(Objectif visé):
Poursuivez le texte sur l’accueil des émotions à partir de sa dernière phrase.

(Texte fourni):
■ ■ ■ ■ ■
En période de dépression, de deuil affectif ou professionnel, ce processus se vit intensément. Il ne s’agit pas de vous regarder avec complaisance, mais de laisser vivre pleinement l’énergie vitale qui se présente à vous sous forme de colère, tristesse, inquiétude, peur. En vivant consciemment vos émotions, vous pouvez les sentir se transformer en énergie vitale qui se diffuse dans l’ensemble de votre présence. L’émotion vous enseigne la vitalité. »
Accueillir le ressenti
La métaphore de la maison est également utile pour toute personne très ouverte, qui ne sent pas ses frontières et se laisse aisément deviner au cours d’une rencontre : demandez-vous si vous laissez un visiteur étranger qui vient d’arriver entrer directement dans votre chambre à coucher et fouiller dans vos tiroirs. C’est vous, l’habitant de la maison, qui régulez la venue d’un visiteur par paliers successifs.
Prenez le thé avec chaque émotion qui se présente à votre porte. Quelle que soit cette émotion, un état dépressif, un immense chagrin qui pèse sur votre cœur, une déception ou honte amère, une colère violente, une impuissance morbide, accueillez-la et invitez-la dans votre salon, écoutez-la et vivez-la sans jugement en ressentant vos sensations. Elle s’en ira au moment où votre vitalité s’éveille à nouveau : quelque chose s’est passé, qui correspond à une transformation ou a un changement de conscience, et vous êtes passé dans une autre dimension, un ailleurs qui vous remet en mouvement. L’émotion est comme l’eau qui lave vos pensées et vos représentations pour vous reconnecter au vivant.
En psychosynthèse, le sentiment de choix conscient vous permet d’accueillir les états émotionnels, les vôtres et ceux des autres sans vous identifier à eux. La reconnaissance et l’acceptation consciente sont des seuils qui ouvrent au vécu de l’instant présent, celui de votre vitalité en interrelation avec la vitalité du monde.
■ ■ ■ ■ ■
(Bloc de données):
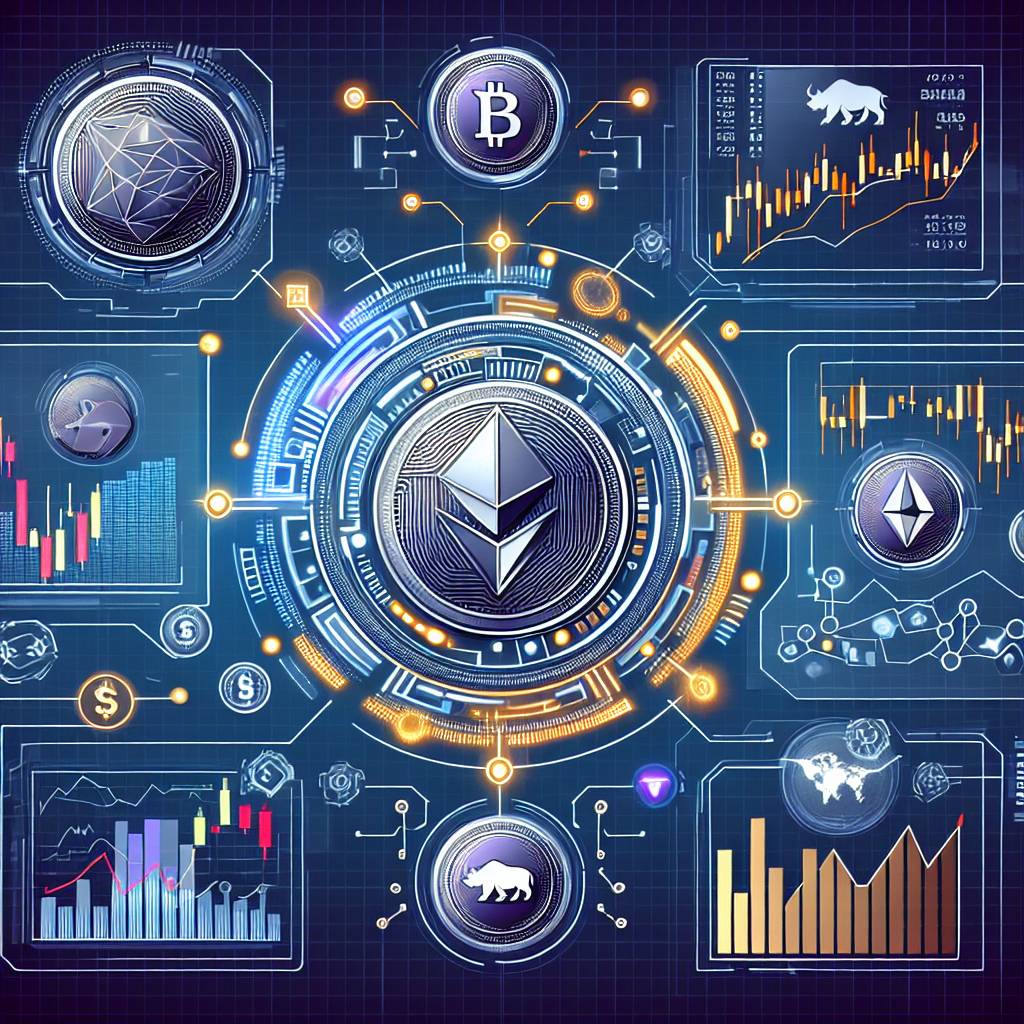 What are the best strategies for investing in digital currencies according to Brute Labs?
■ ■ ■ ■ ■
(Résultat obtenu):
Rumi, poète mystique persan (1207-1273) :
L’être humain est une maison d’hôtes.
Chaque matin, un nouvel arrivant.
Une joie, une dépression, une mesquinerie,
une conscience passagère vient, tel un visiteur inattendu.
Accueillez les tous avec entrain.
Même si c’est une foule de chagrins
qui balaye violemment votre maison vide de meubles.
Toujours traitez chaque hôte honorablement.
Il peut vous éclairer vers une nouvelle joie.
Les pensées sombres, la honte, la malice,
allez les accueillir à la porte en riant et invitez-les à rentrer.
Soyez reconnaissants envers ceux qui se présentent
car chacun d’eux vous a été envoyé comme un guide venant d’ailleurs.
Paulo Coelho, écrivain brésilien né en 1947 :
– N’aie jamais honte, dit-il. Accepte ce que la vie t’offre et bois chaque tasse. Tous les vins doivent être goûtés ; certains juste une gorgée, mais pour d’autres, la bouteille entière.
– Oui, mais comment faire la différence ?
– Par le goût. Tu sauras que c’est du bon vin si tu as d’abord goûté au mauvais.